━━ STUDY TEXT ━━

Originally I was writing and reading C++ struct data to file as binary, using reinterpet_cast<T>
. This was good because no code changes were required when a new member was added. The cast handled it automatically.
I'm now writing to a Parquet file using the code from the Apache Github example (below). This is so both C++ and Python can access the data.
However. now each time a new field is added I need to add a new column builder, add another .Finish()
, add the column to the table etc. Then presumably I will need to add the new field on the read side too.
Two questions:
What's the best way to write Parquet data and read it, to minimize maintenance adding new fields in the future?
I want to read the entire Parquet file in to an
std::array<MyStruct>
whereMyStruct
is a row in the Parquet file. Is this possible, given Parquet is columnar-based?

━━━
━━ RECORDED DATA ━━

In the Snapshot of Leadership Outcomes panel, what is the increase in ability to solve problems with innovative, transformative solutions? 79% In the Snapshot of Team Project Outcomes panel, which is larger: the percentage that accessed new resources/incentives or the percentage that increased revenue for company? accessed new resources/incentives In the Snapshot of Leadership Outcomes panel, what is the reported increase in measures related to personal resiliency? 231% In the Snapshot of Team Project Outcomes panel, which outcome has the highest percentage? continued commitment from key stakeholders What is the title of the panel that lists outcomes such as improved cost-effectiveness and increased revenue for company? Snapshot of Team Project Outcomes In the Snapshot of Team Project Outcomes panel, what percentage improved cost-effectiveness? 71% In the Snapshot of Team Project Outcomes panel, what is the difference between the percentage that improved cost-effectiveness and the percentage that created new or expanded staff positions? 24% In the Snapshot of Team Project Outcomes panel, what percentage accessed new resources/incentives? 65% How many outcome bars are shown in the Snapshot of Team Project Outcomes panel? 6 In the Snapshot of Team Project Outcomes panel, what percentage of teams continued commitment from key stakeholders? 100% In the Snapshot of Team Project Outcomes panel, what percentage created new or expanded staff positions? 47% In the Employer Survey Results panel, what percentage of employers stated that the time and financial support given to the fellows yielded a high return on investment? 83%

━━━
━━ RECORDED DATA ━━

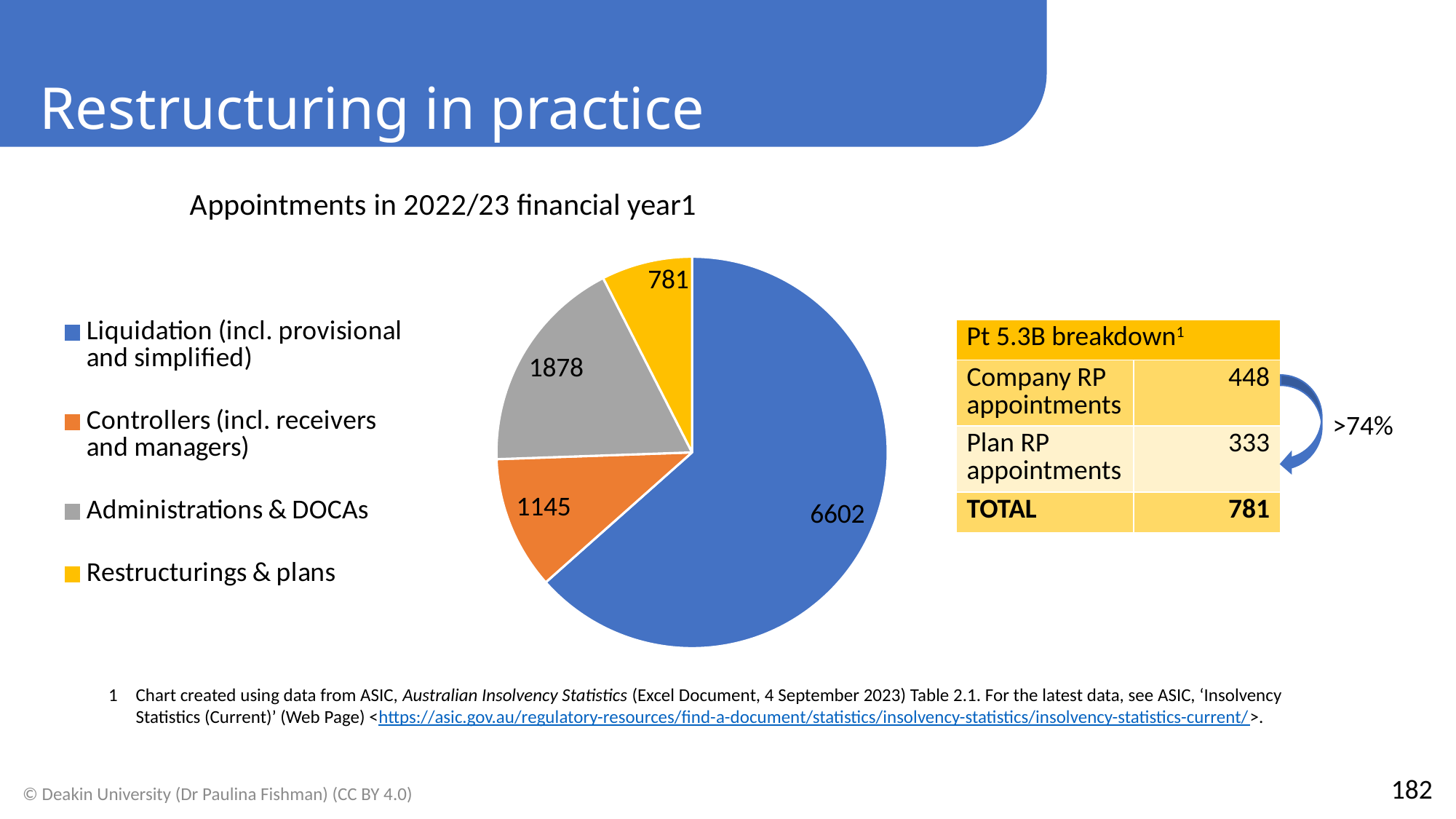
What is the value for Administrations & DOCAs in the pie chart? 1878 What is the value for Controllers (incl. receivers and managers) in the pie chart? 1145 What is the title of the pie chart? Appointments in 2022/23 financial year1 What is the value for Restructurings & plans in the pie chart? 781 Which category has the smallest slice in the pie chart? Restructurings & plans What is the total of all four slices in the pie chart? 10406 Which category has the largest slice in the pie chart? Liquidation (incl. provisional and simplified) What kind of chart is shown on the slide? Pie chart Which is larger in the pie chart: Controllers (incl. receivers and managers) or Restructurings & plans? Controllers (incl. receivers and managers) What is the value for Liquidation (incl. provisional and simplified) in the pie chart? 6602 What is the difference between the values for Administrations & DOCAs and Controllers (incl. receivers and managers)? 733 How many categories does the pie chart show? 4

━━━

◆ ACTIVITIES ◆
[1] In the Parquet post, why did the writer switch from writing C++ structs as binary to writing a Parquet file?
[2] Write what comes next in the Parquet post, after its last sentence.

◆ RESULTS FOR EACH TASK ◆
[1] So that both C++ and Python can access the data.

[2]
Parquet write example code from Github:
std::shared_ptr<arrow::Table> generate_table()
{
arrow::Int64Builder i64builder;
PARQUET_THROW_NOT_OK(i64builder.AppendValues({1, 2, 3, 4, 5}));
std::shared_ptr<arrow::Array> i64array;
PARQUET_THROW_NOT_OK(i64builder.Finish(&i64array));
arrow::StringBuilder strbuilder; // New field requires one of these
PARQUET_THROW_NOT_OK(strbuilder.Append("some"));
PARQUET_THROW_NOT_OK(strbuilder.Append("string"));
PARQUET_THROW_NOT_OK(strbuilder.Append("content"));
PARQUET_THROW_NOT_OK(strbuilder.Append("in"));
PARQUET_THROW_NOT_OK(strbuilder.Append("rows"));
std::shared_ptr<arrow::Array> strarray;
PARQUET_THROW_NOT_OK(strbuilder.Finish(&strarray)); // and these
// This needs to be updated:
std::shared_ptr<arrow::Schema> schema = arrow::schema({
arrow::field("int", arrow::int64()),
arrow::field("str", arrow::utf8())});
// And this
return arrow::Table::Make(schema, {i64array, strarray});
}
void write_parquet_file(const arrow::Table& table)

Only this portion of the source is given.